**THE PROBLEM:** From the line that holds "Is the point" down to the last line of the listing below, reproduce each line exactly and nothing more, omitting pictures.

**EXCERPTED RECORDS:**
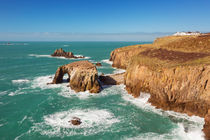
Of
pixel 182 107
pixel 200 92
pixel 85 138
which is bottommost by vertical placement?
pixel 85 138

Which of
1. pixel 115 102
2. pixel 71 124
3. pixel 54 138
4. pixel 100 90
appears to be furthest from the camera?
pixel 100 90

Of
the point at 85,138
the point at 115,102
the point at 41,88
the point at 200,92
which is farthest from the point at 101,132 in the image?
the point at 41,88

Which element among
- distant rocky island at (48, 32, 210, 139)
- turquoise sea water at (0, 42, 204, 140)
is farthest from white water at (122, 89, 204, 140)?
distant rocky island at (48, 32, 210, 139)

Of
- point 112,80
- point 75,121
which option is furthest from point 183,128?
point 112,80

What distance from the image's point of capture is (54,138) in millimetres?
26172

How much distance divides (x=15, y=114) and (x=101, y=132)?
2008cm

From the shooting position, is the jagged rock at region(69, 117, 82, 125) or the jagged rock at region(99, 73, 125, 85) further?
the jagged rock at region(99, 73, 125, 85)

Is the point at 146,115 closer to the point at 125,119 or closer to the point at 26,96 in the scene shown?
the point at 125,119

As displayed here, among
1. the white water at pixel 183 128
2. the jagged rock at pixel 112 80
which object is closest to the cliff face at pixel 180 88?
the white water at pixel 183 128

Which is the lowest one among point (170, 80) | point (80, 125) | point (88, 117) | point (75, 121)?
point (80, 125)

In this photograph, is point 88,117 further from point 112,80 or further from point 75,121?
point 112,80

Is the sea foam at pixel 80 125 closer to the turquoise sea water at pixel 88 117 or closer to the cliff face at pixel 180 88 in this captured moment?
the turquoise sea water at pixel 88 117

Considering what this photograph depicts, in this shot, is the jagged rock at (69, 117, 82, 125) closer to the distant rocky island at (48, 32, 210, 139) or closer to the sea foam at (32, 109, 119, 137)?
the sea foam at (32, 109, 119, 137)

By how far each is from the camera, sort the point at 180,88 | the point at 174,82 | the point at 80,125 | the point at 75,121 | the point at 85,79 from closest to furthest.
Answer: the point at 80,125 → the point at 75,121 → the point at 180,88 → the point at 174,82 → the point at 85,79
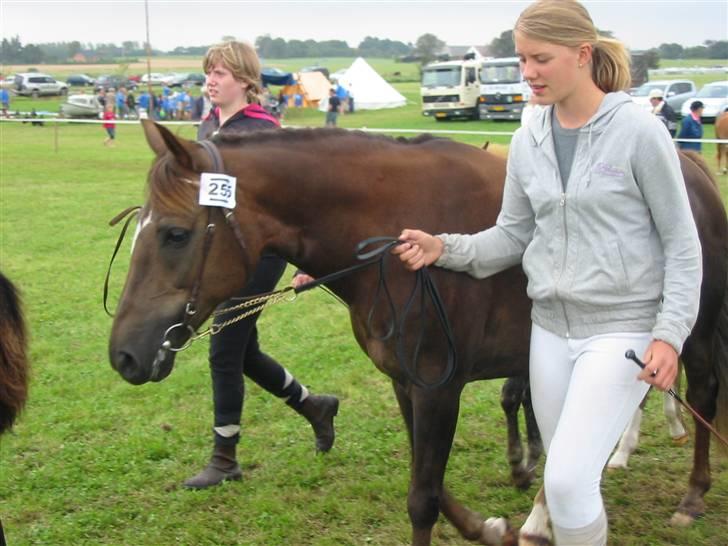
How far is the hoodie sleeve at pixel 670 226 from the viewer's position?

**THE SOLUTION:**
Is the point at 146,115 closer to the point at 125,119 or closer to the point at 26,96 in the scene shown?
the point at 125,119

As displayed here, among
1. the white water at pixel 183 128
2. the jagged rock at pixel 112 80
which object is closest to the cliff face at pixel 180 88?
the white water at pixel 183 128

Which is the lowest one among point (170, 80) | point (80, 125) | point (88, 117) | point (75, 121)?
point (80, 125)

In this photograph, is point 88,117 further from point 112,80 or further from point 75,121?
point 112,80

Is the sea foam at pixel 80 125 closer to the turquoise sea water at pixel 88 117 or closer to the cliff face at pixel 180 88 in this captured moment?
the turquoise sea water at pixel 88 117

Considering what this photograph depicts, in this shot, is the jagged rock at (69, 117, 82, 125) closer to the distant rocky island at (48, 32, 210, 139) or closer to the sea foam at (32, 109, 119, 137)?
the sea foam at (32, 109, 119, 137)

By how far each is from the camera, sort the point at 180,88 | the point at 174,82 | the point at 80,125 | the point at 75,121 | the point at 85,79 from closest to furthest.
Answer: the point at 80,125 → the point at 75,121 → the point at 180,88 → the point at 174,82 → the point at 85,79
How far is the hoodie sleeve at pixel 670 226 from the viewer's position?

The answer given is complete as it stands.